**PROBLEMS AND TASKS**
1. List the mechanical attributes that the rifle barrel article names as ones a barrel should possess if it is to be a "tack-driver."
2. Retype the portion of the rifle barrel article between "By Daniel Lilja" and "a BAT action.", inclusive.
3. In the rifle barrel article, what action is the Heavy Varmint benchrest rifle built on?

[Start SOURCE PASSAGE]

What Makes a Rifle Barrel Accurate?

By Daniel Lilja

Barrels that we've manufactured have set a number of World Records and won many National Championships in many types of shooting sports. So, why is one barrel more accurate than another? In this article I'll make some comments and observations about what we've found produces a top barrel.

Heavy varmint benchrest
Here is a Heavy Varmint benchrest rifle built on a BAT action.
It is capable of outstanding accuracy. The barrel is a 6 PPC 13 twist 3-groove.

There are some obvious mechanical attributes that a barrel should possess if it is going to be a "tack-driver". These include the straightness of the hole, uniformity of the rifling geometry, and the twist rate. If the width of the lands or the depth of the grooves varies, that barrel is never going to shoot accurately. Likewise, if the interior finish of the barrel is poor then the barrel lacks the end-to-end uniformity required of an accurate barrel. A rough finish will also foul badly, causing accuracy trouble. And along with surface finish, the direction of the finish is very important too. Ideally the "lay" of the finish will be parallel to the bullet travel. If there are reamer marks left inside the barrel on the tops of the lands they will be perpendicular to the bullet travel and tend to foul.

[End SOURCE PASSAGE]
[Start DATA ENTRIES]

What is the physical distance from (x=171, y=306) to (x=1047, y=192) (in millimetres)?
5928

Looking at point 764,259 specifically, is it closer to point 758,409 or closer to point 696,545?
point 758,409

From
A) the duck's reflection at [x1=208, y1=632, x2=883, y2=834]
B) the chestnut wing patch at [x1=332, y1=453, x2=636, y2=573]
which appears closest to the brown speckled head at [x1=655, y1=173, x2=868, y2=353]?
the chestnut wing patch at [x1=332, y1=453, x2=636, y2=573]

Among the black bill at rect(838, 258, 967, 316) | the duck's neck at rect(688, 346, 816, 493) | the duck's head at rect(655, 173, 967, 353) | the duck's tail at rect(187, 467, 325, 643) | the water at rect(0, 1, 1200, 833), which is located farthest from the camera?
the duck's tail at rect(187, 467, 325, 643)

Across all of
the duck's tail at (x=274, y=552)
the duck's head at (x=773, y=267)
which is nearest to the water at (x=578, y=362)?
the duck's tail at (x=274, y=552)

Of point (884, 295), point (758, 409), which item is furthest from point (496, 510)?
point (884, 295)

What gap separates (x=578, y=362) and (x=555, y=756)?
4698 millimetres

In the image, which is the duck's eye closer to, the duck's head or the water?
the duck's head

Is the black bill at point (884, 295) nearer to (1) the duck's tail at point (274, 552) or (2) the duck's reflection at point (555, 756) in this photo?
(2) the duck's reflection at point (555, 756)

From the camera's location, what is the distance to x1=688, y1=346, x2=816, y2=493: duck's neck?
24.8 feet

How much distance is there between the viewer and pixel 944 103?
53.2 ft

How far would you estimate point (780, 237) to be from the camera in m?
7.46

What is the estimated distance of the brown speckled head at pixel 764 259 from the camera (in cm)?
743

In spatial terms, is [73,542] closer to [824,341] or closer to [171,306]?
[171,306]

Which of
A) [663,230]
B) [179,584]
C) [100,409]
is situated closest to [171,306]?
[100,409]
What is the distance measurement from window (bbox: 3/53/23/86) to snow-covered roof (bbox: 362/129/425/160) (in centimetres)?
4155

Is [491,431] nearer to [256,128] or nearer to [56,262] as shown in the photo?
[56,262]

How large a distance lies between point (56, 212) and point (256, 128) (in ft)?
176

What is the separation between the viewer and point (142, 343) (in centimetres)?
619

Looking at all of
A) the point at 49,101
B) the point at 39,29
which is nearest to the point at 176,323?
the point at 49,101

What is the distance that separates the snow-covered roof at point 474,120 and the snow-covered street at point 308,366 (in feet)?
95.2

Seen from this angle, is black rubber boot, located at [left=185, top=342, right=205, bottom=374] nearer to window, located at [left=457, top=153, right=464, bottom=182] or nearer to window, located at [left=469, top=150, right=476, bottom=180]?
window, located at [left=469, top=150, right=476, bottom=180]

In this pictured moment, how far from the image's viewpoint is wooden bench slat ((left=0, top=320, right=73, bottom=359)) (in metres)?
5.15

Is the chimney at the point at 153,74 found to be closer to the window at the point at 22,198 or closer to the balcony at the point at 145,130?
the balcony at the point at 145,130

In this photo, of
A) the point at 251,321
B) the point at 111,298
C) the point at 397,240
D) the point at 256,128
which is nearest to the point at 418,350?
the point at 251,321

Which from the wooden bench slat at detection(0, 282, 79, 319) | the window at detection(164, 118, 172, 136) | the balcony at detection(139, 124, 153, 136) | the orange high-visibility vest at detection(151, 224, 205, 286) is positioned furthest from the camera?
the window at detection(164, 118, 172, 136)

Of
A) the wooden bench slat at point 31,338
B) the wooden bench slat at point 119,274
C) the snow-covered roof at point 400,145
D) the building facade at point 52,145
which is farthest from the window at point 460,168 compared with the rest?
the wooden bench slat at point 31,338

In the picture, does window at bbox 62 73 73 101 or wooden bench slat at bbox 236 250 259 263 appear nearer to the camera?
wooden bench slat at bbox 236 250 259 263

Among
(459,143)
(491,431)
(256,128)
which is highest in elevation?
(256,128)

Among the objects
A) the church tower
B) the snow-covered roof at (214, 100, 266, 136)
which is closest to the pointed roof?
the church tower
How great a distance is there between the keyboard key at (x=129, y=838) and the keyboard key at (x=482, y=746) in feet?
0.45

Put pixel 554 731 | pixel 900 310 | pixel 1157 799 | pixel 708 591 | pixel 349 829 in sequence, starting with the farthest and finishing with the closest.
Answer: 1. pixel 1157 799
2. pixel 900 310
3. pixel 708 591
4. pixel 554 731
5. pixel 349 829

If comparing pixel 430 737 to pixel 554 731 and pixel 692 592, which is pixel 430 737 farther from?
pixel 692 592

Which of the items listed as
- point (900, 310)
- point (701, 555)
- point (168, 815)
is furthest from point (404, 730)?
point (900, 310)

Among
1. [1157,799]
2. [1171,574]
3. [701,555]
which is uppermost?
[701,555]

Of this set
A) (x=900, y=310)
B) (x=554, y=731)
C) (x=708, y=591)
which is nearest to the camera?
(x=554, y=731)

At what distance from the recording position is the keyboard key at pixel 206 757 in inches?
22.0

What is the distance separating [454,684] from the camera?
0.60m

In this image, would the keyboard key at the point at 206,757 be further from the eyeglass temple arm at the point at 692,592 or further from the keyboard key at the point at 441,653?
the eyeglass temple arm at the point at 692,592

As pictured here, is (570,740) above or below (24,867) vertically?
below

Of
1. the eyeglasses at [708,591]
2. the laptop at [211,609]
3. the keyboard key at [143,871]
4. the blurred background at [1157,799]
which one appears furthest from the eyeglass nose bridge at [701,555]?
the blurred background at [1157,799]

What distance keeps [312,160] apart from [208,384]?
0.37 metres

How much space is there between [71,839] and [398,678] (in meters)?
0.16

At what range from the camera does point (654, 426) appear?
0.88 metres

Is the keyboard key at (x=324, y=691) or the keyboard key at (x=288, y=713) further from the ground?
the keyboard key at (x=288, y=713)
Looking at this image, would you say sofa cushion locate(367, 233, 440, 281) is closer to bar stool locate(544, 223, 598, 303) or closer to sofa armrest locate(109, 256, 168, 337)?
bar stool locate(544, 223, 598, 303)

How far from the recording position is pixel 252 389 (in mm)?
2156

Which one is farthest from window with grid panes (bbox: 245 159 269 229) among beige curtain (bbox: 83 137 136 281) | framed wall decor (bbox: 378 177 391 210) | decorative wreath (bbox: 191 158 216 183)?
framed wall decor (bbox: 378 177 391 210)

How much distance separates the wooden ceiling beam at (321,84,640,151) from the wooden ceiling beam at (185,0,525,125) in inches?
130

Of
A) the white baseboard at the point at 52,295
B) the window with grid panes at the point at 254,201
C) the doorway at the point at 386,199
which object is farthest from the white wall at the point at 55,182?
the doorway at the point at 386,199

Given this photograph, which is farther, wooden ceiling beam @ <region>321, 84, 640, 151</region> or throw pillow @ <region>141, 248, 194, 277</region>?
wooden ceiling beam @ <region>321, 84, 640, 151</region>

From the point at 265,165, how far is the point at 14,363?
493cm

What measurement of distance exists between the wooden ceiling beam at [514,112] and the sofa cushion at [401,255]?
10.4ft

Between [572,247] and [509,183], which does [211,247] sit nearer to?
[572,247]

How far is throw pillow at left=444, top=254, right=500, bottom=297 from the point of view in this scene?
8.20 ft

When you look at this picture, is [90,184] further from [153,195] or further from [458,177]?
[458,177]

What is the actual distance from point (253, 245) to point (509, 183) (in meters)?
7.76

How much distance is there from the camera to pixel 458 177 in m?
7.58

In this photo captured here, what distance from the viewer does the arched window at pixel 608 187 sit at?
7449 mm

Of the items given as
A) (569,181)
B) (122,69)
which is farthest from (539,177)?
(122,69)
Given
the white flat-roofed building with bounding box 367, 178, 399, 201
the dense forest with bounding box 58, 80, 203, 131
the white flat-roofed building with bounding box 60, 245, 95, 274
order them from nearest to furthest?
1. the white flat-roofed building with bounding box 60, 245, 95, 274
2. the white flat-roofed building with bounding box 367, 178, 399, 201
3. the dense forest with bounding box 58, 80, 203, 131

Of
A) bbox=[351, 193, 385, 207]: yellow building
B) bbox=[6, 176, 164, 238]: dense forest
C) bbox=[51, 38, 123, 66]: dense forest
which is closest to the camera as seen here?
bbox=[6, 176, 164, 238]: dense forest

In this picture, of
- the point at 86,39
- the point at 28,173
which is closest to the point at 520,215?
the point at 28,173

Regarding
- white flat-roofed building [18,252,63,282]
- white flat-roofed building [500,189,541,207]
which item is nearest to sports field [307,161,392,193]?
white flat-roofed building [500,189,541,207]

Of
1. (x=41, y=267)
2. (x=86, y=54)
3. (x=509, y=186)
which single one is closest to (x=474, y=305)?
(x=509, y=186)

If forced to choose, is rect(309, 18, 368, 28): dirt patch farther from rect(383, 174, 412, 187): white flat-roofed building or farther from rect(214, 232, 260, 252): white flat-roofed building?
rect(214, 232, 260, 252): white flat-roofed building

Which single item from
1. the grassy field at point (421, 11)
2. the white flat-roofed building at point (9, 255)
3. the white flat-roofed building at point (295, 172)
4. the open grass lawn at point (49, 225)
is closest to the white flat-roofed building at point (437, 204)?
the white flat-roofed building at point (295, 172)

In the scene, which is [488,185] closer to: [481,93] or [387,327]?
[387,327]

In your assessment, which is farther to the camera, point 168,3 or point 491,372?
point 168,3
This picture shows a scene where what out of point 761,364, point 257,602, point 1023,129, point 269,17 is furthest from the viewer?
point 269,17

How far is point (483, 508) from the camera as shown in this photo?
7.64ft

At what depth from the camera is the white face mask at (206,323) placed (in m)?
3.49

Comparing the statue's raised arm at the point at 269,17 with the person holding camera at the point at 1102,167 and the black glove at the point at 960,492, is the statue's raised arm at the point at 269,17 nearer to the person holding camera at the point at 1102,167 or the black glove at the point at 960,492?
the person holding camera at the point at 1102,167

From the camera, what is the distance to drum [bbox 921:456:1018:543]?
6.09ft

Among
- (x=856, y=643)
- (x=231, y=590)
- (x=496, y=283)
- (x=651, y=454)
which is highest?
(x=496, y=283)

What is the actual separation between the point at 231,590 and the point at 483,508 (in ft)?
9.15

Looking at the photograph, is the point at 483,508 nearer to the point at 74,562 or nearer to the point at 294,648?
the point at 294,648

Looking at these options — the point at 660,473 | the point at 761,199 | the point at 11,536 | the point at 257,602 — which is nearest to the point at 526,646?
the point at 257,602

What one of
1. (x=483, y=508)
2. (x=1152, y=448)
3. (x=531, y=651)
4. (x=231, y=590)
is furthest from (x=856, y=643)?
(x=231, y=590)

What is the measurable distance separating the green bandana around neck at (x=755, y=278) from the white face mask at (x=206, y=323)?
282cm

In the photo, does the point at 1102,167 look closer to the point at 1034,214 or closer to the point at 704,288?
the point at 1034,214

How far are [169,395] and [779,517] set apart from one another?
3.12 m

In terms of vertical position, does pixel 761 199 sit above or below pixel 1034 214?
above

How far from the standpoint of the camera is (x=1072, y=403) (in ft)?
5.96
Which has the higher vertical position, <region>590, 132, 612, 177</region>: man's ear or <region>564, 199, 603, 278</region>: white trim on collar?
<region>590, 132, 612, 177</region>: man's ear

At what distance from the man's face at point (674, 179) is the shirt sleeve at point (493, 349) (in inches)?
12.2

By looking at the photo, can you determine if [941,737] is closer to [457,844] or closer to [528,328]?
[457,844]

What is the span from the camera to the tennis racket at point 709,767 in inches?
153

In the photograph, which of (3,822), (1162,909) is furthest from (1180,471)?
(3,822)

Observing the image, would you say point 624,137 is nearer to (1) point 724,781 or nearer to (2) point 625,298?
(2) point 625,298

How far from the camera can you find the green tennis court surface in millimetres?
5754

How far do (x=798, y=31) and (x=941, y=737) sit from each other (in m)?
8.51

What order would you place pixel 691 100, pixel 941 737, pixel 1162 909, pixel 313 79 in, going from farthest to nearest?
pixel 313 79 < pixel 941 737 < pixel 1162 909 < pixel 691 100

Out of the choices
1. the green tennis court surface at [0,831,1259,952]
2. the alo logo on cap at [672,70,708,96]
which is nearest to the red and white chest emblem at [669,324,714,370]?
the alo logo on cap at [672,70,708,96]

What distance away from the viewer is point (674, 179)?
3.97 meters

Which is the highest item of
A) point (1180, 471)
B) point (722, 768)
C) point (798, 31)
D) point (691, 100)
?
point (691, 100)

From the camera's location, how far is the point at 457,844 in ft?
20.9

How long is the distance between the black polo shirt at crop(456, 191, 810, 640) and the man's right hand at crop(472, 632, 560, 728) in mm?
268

[End DATA ENTRIES]

**EXERCISE SOLUTIONS**
1.
- Straightness of the hole
- Uniformity of the rifling geometry
- The twist rate

2.
By Daniel Lilja

Barrels that we've manufactured have set a number of World Records and won many National Championships in many types of shooting sports. So, why is one barrel more accurate than another? In this article I'll make some comments and observations about what we've found produces a top barrel.

Heavy varmint benchrest
Here is a Heavy Varmint benchrest rifle built on a BAT action.

3. A BAT action.